E o transcurso dos trabalhos só fez aumentar meu sofrimento: fiquei enojado, pois o relatório de César Peluso foi o mais parcial e tendencioso de que tive o desprazer de tomar conhecimento em minha vida inteira.
Os ministros que o acompanharam me pareceram negações vivas da frase imortal de Platão. Como puderam avalizar aquele emaranhado ridículo de distorções e aberrações?!
No entanto, foi assim também a luta por minha anistia: depois de terríveis decepções, a sofrida vitória final.
É esta minha expectativa para o final do julgamento no Supremo.
Como disse um personagem do maior filme brasileiro de todos os tempos (Terra em Transe, do Glauber Rocha), para que se concretize o triunfo imortal da justiça e da beleza!
Um comentário:
Celso
A sua disposição pessoal de lutar para que a justiça prevaleça é exemplar.
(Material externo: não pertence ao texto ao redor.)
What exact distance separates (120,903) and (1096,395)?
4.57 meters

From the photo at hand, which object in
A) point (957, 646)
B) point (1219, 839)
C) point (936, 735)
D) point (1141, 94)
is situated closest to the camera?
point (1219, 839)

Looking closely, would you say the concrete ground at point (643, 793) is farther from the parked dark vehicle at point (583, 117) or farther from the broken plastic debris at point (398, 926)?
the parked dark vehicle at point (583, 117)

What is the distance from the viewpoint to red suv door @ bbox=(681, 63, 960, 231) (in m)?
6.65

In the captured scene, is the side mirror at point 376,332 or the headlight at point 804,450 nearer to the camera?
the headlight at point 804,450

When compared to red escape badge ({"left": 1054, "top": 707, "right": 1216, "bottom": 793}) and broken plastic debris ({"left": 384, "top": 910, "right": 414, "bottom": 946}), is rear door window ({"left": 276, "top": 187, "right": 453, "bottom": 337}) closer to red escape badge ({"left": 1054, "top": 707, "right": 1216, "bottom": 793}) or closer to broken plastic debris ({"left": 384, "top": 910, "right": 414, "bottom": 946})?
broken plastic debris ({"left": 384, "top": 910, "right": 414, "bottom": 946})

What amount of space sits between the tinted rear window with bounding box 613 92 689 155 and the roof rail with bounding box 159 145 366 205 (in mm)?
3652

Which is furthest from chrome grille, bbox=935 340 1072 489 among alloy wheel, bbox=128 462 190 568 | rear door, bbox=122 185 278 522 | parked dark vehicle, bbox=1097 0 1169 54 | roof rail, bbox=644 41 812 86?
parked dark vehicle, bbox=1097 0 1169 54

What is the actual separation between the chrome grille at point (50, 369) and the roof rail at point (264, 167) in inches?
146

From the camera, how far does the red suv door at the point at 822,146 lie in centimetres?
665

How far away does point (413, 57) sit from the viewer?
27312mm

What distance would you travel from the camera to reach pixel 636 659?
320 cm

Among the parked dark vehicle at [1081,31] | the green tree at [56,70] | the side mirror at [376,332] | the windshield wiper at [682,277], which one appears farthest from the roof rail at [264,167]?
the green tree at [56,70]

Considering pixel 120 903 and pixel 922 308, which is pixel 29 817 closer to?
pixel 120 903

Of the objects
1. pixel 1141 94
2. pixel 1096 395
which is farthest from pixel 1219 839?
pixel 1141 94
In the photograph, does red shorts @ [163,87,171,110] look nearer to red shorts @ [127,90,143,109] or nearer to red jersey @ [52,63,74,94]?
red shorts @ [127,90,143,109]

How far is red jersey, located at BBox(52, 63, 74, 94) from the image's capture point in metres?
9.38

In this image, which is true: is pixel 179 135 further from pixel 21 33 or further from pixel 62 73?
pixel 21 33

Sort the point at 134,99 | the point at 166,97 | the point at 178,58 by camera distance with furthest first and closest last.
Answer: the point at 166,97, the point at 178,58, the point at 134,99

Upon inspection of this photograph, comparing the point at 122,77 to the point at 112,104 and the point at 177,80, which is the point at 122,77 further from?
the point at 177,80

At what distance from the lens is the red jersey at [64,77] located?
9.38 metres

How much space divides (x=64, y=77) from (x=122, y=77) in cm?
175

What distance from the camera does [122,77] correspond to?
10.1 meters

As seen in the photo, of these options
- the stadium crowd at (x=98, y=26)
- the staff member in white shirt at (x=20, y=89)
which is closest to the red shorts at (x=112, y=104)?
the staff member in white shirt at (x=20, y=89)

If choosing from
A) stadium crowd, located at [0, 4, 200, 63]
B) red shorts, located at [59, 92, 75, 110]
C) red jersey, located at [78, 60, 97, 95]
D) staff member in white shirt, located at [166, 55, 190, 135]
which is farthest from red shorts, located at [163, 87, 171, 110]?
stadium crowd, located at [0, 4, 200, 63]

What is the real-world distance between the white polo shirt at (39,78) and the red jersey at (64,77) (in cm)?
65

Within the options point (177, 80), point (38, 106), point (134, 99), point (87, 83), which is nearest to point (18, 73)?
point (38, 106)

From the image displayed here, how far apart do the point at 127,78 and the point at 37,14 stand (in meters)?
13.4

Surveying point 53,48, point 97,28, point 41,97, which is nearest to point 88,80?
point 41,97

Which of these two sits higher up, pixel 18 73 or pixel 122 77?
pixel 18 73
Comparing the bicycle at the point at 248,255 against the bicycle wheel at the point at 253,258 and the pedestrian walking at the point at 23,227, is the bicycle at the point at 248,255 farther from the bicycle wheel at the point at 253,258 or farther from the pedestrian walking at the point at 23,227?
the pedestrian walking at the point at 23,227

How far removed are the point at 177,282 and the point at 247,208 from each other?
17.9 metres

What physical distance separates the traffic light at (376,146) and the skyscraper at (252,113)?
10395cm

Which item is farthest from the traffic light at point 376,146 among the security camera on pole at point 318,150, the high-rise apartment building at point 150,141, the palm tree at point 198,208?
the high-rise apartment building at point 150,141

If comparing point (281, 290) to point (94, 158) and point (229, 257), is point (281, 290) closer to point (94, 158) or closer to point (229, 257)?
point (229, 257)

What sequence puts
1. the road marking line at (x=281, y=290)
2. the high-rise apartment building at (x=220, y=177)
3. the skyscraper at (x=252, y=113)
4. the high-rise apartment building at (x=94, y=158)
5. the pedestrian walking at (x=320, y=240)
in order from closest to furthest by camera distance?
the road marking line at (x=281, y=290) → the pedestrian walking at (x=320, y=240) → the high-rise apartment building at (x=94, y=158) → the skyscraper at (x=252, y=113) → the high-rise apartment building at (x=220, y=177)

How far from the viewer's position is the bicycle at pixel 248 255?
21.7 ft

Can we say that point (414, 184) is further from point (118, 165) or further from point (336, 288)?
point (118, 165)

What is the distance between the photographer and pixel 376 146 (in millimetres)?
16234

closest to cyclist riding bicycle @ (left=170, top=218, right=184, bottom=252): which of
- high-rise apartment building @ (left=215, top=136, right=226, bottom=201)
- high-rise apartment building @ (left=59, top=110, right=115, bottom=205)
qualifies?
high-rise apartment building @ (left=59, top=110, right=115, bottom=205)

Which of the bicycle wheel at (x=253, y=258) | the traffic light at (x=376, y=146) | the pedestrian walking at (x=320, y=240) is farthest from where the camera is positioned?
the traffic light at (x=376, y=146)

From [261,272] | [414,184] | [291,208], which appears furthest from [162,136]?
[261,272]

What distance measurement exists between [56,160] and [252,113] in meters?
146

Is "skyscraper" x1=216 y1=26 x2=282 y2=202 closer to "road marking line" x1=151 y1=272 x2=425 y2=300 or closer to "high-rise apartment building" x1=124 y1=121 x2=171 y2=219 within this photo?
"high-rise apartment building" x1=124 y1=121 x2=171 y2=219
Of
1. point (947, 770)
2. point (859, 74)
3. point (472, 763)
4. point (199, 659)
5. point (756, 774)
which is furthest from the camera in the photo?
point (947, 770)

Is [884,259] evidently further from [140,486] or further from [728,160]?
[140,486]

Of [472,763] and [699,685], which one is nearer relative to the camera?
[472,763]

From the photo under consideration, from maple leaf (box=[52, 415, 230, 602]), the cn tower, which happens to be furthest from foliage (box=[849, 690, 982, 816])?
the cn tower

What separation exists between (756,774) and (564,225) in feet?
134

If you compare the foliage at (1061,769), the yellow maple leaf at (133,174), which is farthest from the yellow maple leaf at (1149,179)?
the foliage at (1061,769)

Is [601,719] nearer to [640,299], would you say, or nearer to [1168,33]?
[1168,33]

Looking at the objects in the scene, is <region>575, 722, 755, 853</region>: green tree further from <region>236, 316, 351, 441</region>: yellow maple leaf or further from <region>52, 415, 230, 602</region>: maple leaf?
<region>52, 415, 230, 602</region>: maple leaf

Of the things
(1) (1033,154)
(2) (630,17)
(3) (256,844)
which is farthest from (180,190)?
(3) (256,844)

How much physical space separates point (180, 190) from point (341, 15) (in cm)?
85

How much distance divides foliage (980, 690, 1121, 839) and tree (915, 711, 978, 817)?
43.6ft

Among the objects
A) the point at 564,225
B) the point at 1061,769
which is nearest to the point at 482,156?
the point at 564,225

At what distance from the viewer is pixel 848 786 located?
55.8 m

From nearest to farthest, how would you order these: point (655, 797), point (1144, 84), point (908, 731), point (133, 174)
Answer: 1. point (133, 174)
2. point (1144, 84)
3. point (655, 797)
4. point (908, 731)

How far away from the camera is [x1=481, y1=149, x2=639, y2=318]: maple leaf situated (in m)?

Uma disposição que deveria ser de todos aqueles que se colocam do lado de cá na luta de classes. A tentativa de condenar Battisti faz parte da cruzada sanguinária da direita que prevalece há séculos. É emblemática. Faz lembrar o sacrifício de Sacco e Vanzetti, que nossa memória nunca abandonará.
Não dá para esperar nada desses doutores que se arrogam juízes e ao mesmo tempo se dispõem a prestar serviços sujos. Não há justiça alguma quando quem julga é parte da contenda.
Ainda assim, vale a pena lutar para que possamos ver Battisti livre das grades pós-fascistas.